Infield Hits by Speed Score

July 8, 2015

We often assume a player's ability to get hits is a function of luck and his ability to make solid contact, but speed can be a hit tool as well, particularly when it can help result in an infield hit. Bill James first created his Speed Score statistic nearly 30 years ago, but it still does a nice job of organizing players by their speed based on publicly available data like stolen bases, triples, grounded into double plays, and runs scored per times on base. Speed Score works on a general scale of 1 to 10 where 4.5 is about average, 2.0 is very poor, and 7.0 is outstanding.

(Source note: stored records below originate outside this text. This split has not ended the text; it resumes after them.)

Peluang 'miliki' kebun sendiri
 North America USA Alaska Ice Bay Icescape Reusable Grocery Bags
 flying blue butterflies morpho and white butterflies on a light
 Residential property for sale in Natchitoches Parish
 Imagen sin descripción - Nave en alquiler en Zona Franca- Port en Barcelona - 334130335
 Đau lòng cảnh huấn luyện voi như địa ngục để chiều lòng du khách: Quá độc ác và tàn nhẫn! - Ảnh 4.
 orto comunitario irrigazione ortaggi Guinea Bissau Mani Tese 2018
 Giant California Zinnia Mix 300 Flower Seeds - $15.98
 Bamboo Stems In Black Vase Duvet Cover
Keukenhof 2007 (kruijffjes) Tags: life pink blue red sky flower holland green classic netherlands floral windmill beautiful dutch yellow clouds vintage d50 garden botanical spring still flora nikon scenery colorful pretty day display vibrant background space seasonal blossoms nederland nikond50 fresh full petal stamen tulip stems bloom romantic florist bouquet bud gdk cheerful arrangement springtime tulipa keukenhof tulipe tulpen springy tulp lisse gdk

When you group hitters based on their Speed Scores, it quickly becomes clear just how much speed drives infield hit rate:

Infield Hit Rate by Speed Score, 2013-2015
Speed Group Infield Hits Fielded GBs IFH Rate
Less than 3.0 348 7323 4.8%
3.0-4.0 989 19991 4.9%
4.0-5.0 1429 22154 6.5%
5.0-6.0 1809 23717 7.6%
6.0-7.0 2013 24223 8.3%
7.0-8.0 1075 11452 9.4%
8.0+ 805 7674 10.5%

 

On the low end of the scale, hitters with Speed Scores below 4.0—which includes a lot of catchers, pitchers, and first basemen and features players such as Jason Castro, Matt Adams, and J.D. Martinez on the high end—get infield hits on about five percent of their groundballs. Each step up in Speed Score from there has a higher infield hit rate than the one below, culminating in players with Speed Scores above 8.0—such as Kevin Kiermaier, Mike Trout, and Billy Hamilton—recording infield singles more than twice as often on their groundballs than the slowest batters.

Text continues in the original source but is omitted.